** Opening RECORDS SHOWN block **

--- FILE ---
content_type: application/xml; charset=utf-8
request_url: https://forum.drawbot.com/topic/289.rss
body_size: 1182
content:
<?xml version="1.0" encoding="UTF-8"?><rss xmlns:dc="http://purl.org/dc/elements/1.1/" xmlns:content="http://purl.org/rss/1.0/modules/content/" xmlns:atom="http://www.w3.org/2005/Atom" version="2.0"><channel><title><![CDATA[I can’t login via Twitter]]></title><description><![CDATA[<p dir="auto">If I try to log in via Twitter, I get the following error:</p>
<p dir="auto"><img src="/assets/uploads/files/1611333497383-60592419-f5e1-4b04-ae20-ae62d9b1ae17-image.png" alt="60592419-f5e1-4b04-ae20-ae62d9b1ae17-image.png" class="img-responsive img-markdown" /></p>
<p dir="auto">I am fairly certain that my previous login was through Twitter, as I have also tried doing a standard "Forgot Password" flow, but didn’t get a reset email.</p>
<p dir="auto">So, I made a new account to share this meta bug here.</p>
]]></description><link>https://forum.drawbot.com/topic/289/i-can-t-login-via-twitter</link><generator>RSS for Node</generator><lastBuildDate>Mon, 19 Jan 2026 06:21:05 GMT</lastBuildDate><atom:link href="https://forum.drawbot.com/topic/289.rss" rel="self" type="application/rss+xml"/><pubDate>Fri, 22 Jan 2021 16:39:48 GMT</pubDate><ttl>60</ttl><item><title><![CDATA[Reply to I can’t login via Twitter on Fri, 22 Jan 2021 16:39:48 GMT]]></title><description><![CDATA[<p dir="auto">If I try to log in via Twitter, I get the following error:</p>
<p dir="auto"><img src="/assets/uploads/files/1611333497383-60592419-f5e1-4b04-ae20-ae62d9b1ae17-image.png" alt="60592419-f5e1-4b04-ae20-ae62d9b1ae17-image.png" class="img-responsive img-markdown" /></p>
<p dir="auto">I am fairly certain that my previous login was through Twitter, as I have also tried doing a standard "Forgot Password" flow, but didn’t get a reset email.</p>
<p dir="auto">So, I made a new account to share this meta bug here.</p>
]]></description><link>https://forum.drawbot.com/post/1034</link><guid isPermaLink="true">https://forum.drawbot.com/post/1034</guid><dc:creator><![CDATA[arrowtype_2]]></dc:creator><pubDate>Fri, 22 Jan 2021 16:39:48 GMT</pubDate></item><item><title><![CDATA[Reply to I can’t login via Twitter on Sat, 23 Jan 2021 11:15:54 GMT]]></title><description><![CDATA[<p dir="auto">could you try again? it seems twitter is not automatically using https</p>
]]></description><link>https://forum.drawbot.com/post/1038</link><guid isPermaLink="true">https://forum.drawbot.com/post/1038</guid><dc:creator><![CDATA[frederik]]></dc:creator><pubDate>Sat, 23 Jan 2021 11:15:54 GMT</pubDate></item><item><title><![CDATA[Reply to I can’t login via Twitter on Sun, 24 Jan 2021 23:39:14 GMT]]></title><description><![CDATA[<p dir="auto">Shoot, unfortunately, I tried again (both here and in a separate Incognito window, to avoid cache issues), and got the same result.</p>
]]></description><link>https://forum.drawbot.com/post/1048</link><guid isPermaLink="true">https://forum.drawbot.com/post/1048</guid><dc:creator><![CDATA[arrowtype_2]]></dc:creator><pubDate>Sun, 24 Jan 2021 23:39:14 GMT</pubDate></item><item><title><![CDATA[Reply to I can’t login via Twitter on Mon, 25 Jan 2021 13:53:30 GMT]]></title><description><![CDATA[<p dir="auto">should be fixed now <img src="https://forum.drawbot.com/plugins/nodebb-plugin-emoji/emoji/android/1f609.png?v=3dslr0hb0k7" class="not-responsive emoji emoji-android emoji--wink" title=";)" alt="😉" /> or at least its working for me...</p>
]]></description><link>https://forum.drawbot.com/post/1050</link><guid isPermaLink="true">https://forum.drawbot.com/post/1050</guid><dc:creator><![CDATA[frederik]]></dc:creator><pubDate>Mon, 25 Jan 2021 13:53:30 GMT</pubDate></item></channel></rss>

** Closing RECORDS SHOWN block **

● PROMPT:
Each entry should be duplicated exactly as it was given.

● RESPONSE TO THIS EXERCISE:
--- FILE ---
content_type: application/xml; charset=utf-8
request_url: https://forum.drawbot.com/topic/289.rss
body_size: 1182
content:
<?xml version="1.0" encoding="UTF-8"?><rss xmlns:dc="http://purl.org/dc/elements/1.1/" xmlns:content="http://purl.org/rss/1.0/modules/content/" xmlns:atom="http://www.w3.org/2005/Atom" version="2.0"><channel><title><![CDATA[I can’t login via Twitter]]></title><description><![CDATA[<p dir="auto">If I try to log in via Twitter, I get the following error:</p>
<p dir="auto"><img src="/assets/uploads/files/1611333497383-60592419-f5e1-4b04-ae20-ae62d9b1ae17-image.png" alt="60592419-f5e1-4b04-ae20-ae62d9b1ae17-image.png" class="img-responsive img-markdown" /></p>
<p dir="auto">I am fairly certain that my previous login was through Twitter, as I have also tried doing a standard "Forgot Password" flow, but didn’t get a reset email.</p>
<p dir="auto">So, I made a new account to share this meta bug here.</p>
]]></description><link>https://forum.drawbot.com/topic/289/i-can-t-login-via-twitter</link><generator>RSS for Node</generator><lastBuildDate>Mon, 19 Jan 2026 06:21:05 GMT</lastBuildDate><atom:link href="https://forum.drawbot.com/topic/289.rss" rel="self" type="application/rss+xml"/><pubDate>Fri, 22 Jan 2021 16:39:48 GMT</pubDate><ttl>60</ttl><item><title><![CDATA[Reply to I can’t login via Twitter on Fri, 22 Jan 2021 16:39:48 GMT]]></title><description><![CDATA[<p dir="auto">If I try to log in via Twitter, I get the following error:</p>
<p dir="auto"><img src="/assets/uploads/files/1611333497383-60592419-f5e1-4b04-ae20-ae62d9b1ae17-image.png" alt="60592419-f5e1-4b04-ae20-ae62d9b1ae17-image.png" class="img-responsive img-markdown" /></p>
<p dir="auto">I am fairly certain that my previous login was through Twitter, as I have also tried doing a standard "Forgot Password" flow, but didn’t get a reset email.</p>
<p dir="auto">So, I made a new account to share this meta bug here.</p>
]]></description><link>https://forum.drawbot.com/post/1034</link><guid isPermaLink="true">https://forum.drawbot.com/post/1034</guid><dc:creator><![CDATA[arrowtype_2]]></dc:creator><pubDate>Fri, 22 Jan 2021 16:39:48 GMT</pubDate></item><item><title><![CDATA[Reply to I can’t login via Twitter on Sat, 23 Jan 2021 11:15:54 GMT]]></title><description><![CDATA[<p dir="auto">could you try again? it seems twitter is not automatically using https</p>
]]></description><link>https://forum.drawbot.com/post/1038</link><guid isPermaLink="true">https://forum.drawbot.com/post/1038</guid><dc:creator><![CDATA[frederik]]></dc:creator><pubDate>Sat, 23 Jan 2021 11:15:54 GMT</pubDate></item><item><title><![CDATA[Reply to I can’t login via Twitter on Sun, 24 Jan 2021 23:39:14 GMT]]></title><description><![CDATA[<p dir="auto">Shoot, unfortunately, I tried again (both here and in a separate Incognito window, to avoid cache issues), and got the same result.</p>
]]></description><link>https://forum.drawbot.com/post/1048</link><guid isPermaLink="true">https://forum.drawbot.com/post/1048</guid><dc:creator><![CDATA[arrowtype_2]]></dc:creator><pubDate>Sun, 24 Jan 2021 23:39:14 GMT</pubDate></item><item><title><![CDATA[Reply to I can’t login via Twitter on Mon, 25 Jan 2021 13:53:30 GMT]]></title><description><![CDATA[<p dir="auto">should be fixed now <img src="https://forum.drawbot.com/plugins/nodebb-plugin-emoji/emoji/android/1f609.png?v=3dslr0hb0k7" class="not-responsive emoji emoji-android emoji--wink" title=";)" alt="😉" /> or at least its working for me...</p>
]]></description><link>https://forum.drawbot.com/post/1050</link><guid isPermaLink="true">https://forum.drawbot.com/post/1050</guid><dc:creator><![CDATA[frederik]]></dc:creator><pubDate>Mon, 25 Jan 2021 13:53:30 GMT</pubDate></item></channel></rss>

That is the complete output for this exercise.